Assim, nem sempre o criminoso
é punido. Os exemplos ilustram
indiretamente o debate da semana sobre renúncias a mandatos
parlamentares como meio de impedir a cassação, da qual resultaria a inelegibilidade em nova eleição. Acolher a renúncia é bom ou
é ruim?
Penso que é ruim. Muito ruim e
porque os critérios de inelegibilidades previstos pela lei complementar nº 64/90 facilitam a vida
dos acusados hoje em foco, sob o
risco de perderem mandatos. A
inelegibilidade se destina a punir
envolvidos em condutas as mais
diversas. Compreendem desde
procedimento ofensivo do decoro
parlamentar até condenação criminal por sentença definitivamente julgada, por crime contra a
economia popular, a fé e a administração públicas, o patrimônio
público, o mercado financeiro,
pelo tráfico de entorpecentes e por
crimes eleitorais.
Havendo condenação criminal,
a pena se estende a um prazo próximo de oito anos subseqüentes
ao término da legislatura.
Apesar da aparente dureza, na
prática o resultado é pobre. O
prazo dos processos pode ser estendido por muitos anos, durante
os quais o político continua no
exercício de suas funções, até porque a longa demora facilita a absolvição. Isso explica a causa de
serem raras as carreiras políticas
interrompidas por penas criminais -circunstância que, em São
Paulo, é especialmente notória.
Dir-se-ia que, se o punido volta
a ser eleito pelo povo, deve ter seu
mandato respeitado, pois o povo é
dono de todo poder. O atual
exemplo do "mensalão", em que o
poder corruptor "contrata" permanentemente o político, "alugando" sua adesão para os casos
presentes e futuros, mostra o perigo. A corrupção do varejo passou
ao atacado.
Os clássicos casos legais de inelegibilidade são estranhos aos que
hoje agitam o noticiário e explicam a preocupação com o assunto. O ordenamento é severo, para
as providências cabíveis contra a
ilicitude, mas mesmo assim o resultado final é demorado ou inútil, apesar da exemplar agilidade
da Justiça Eleitoral.
A lei complementar nº 64 tem
regra específica (artigo 19) sobre o
que denomina "transgressões pertinentes à origem de valores pecuniários, abuso do poder econômico ou político".
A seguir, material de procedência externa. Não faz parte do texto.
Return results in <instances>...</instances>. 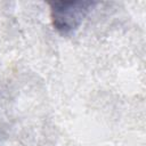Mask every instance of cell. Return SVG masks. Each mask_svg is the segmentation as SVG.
<instances>
[{
  "mask_svg": "<svg viewBox=\"0 0 146 146\" xmlns=\"http://www.w3.org/2000/svg\"><path fill=\"white\" fill-rule=\"evenodd\" d=\"M96 5L95 1L82 0L50 2V18L54 29L63 35L73 33Z\"/></svg>",
  "mask_w": 146,
  "mask_h": 146,
  "instance_id": "obj_1",
  "label": "cell"
}]
</instances>
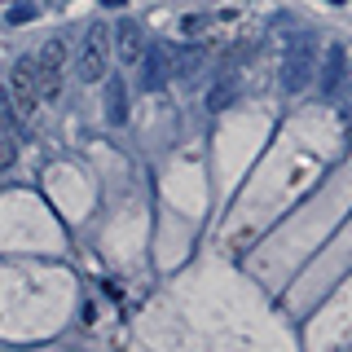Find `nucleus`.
Returning <instances> with one entry per match:
<instances>
[{
    "instance_id": "nucleus-5",
    "label": "nucleus",
    "mask_w": 352,
    "mask_h": 352,
    "mask_svg": "<svg viewBox=\"0 0 352 352\" xmlns=\"http://www.w3.org/2000/svg\"><path fill=\"white\" fill-rule=\"evenodd\" d=\"M137 66H141V88H146V93H159V88L172 80V49L168 44H150L146 40Z\"/></svg>"
},
{
    "instance_id": "nucleus-4",
    "label": "nucleus",
    "mask_w": 352,
    "mask_h": 352,
    "mask_svg": "<svg viewBox=\"0 0 352 352\" xmlns=\"http://www.w3.org/2000/svg\"><path fill=\"white\" fill-rule=\"evenodd\" d=\"M9 97H14V110L22 119V128L36 119L40 106V80H36V58H18L14 62V80H9Z\"/></svg>"
},
{
    "instance_id": "nucleus-7",
    "label": "nucleus",
    "mask_w": 352,
    "mask_h": 352,
    "mask_svg": "<svg viewBox=\"0 0 352 352\" xmlns=\"http://www.w3.org/2000/svg\"><path fill=\"white\" fill-rule=\"evenodd\" d=\"M238 62H225V71L212 80V88H207V110H229L238 102Z\"/></svg>"
},
{
    "instance_id": "nucleus-1",
    "label": "nucleus",
    "mask_w": 352,
    "mask_h": 352,
    "mask_svg": "<svg viewBox=\"0 0 352 352\" xmlns=\"http://www.w3.org/2000/svg\"><path fill=\"white\" fill-rule=\"evenodd\" d=\"M317 75V44L313 36H295L291 49L282 53V71H278V84L282 93H304Z\"/></svg>"
},
{
    "instance_id": "nucleus-13",
    "label": "nucleus",
    "mask_w": 352,
    "mask_h": 352,
    "mask_svg": "<svg viewBox=\"0 0 352 352\" xmlns=\"http://www.w3.org/2000/svg\"><path fill=\"white\" fill-rule=\"evenodd\" d=\"M348 84H352V66H348ZM348 106H352V102H348Z\"/></svg>"
},
{
    "instance_id": "nucleus-9",
    "label": "nucleus",
    "mask_w": 352,
    "mask_h": 352,
    "mask_svg": "<svg viewBox=\"0 0 352 352\" xmlns=\"http://www.w3.org/2000/svg\"><path fill=\"white\" fill-rule=\"evenodd\" d=\"M106 124H115V128L128 124V84H124V75H106Z\"/></svg>"
},
{
    "instance_id": "nucleus-3",
    "label": "nucleus",
    "mask_w": 352,
    "mask_h": 352,
    "mask_svg": "<svg viewBox=\"0 0 352 352\" xmlns=\"http://www.w3.org/2000/svg\"><path fill=\"white\" fill-rule=\"evenodd\" d=\"M62 71H66V40H44L36 53V80H40V102H58L62 97Z\"/></svg>"
},
{
    "instance_id": "nucleus-11",
    "label": "nucleus",
    "mask_w": 352,
    "mask_h": 352,
    "mask_svg": "<svg viewBox=\"0 0 352 352\" xmlns=\"http://www.w3.org/2000/svg\"><path fill=\"white\" fill-rule=\"evenodd\" d=\"M18 141H22L18 128H0V168H9L18 159Z\"/></svg>"
},
{
    "instance_id": "nucleus-10",
    "label": "nucleus",
    "mask_w": 352,
    "mask_h": 352,
    "mask_svg": "<svg viewBox=\"0 0 352 352\" xmlns=\"http://www.w3.org/2000/svg\"><path fill=\"white\" fill-rule=\"evenodd\" d=\"M203 66H207V49H198V44H190V49H172V75H181V84L198 80Z\"/></svg>"
},
{
    "instance_id": "nucleus-2",
    "label": "nucleus",
    "mask_w": 352,
    "mask_h": 352,
    "mask_svg": "<svg viewBox=\"0 0 352 352\" xmlns=\"http://www.w3.org/2000/svg\"><path fill=\"white\" fill-rule=\"evenodd\" d=\"M106 53H110V31H106V22H93L84 31L80 49H75V80L80 84L106 80Z\"/></svg>"
},
{
    "instance_id": "nucleus-8",
    "label": "nucleus",
    "mask_w": 352,
    "mask_h": 352,
    "mask_svg": "<svg viewBox=\"0 0 352 352\" xmlns=\"http://www.w3.org/2000/svg\"><path fill=\"white\" fill-rule=\"evenodd\" d=\"M110 40H115V53H119V62L124 66H137L141 58V49H146V36H141V27L132 18H124L115 31H110Z\"/></svg>"
},
{
    "instance_id": "nucleus-12",
    "label": "nucleus",
    "mask_w": 352,
    "mask_h": 352,
    "mask_svg": "<svg viewBox=\"0 0 352 352\" xmlns=\"http://www.w3.org/2000/svg\"><path fill=\"white\" fill-rule=\"evenodd\" d=\"M36 14H40V9H36V5H27V0H22V5H9V22H14V27H22V22H31Z\"/></svg>"
},
{
    "instance_id": "nucleus-14",
    "label": "nucleus",
    "mask_w": 352,
    "mask_h": 352,
    "mask_svg": "<svg viewBox=\"0 0 352 352\" xmlns=\"http://www.w3.org/2000/svg\"><path fill=\"white\" fill-rule=\"evenodd\" d=\"M326 5H344V0H326Z\"/></svg>"
},
{
    "instance_id": "nucleus-6",
    "label": "nucleus",
    "mask_w": 352,
    "mask_h": 352,
    "mask_svg": "<svg viewBox=\"0 0 352 352\" xmlns=\"http://www.w3.org/2000/svg\"><path fill=\"white\" fill-rule=\"evenodd\" d=\"M313 80H317V93H322L326 102L339 93V88H344V80H348V49H344V44H330Z\"/></svg>"
}]
</instances>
Em matéria de "valores pecuniários" vemos que apuração e
punição não protegem "a normalidade e legitimidade das eleições", quando a renúncia ao
mandato permite fugir à cassação. A remessa posterior dos autos ao Ministério Público Eleitoral para instauração de processo-crime não melhora a avaliação.
A solução estaria no cumprimento mais severo do parágrafo
4º do artigo 55 da Carta Magna,
pelo qual a renúncia de parlamentar acusado, por fato que leve
ou possa levar à perda do mandato, terá seus efeitos suspensos até
as deliberações finais do processo
instaurado de julgamento do faltoso. Para terminar, há uma
curiosidade histórica: quem assinou a lei complementar nº 64/90,
com as normas que acabo de
resumir, foi o ex-presidente
Fernando Collor.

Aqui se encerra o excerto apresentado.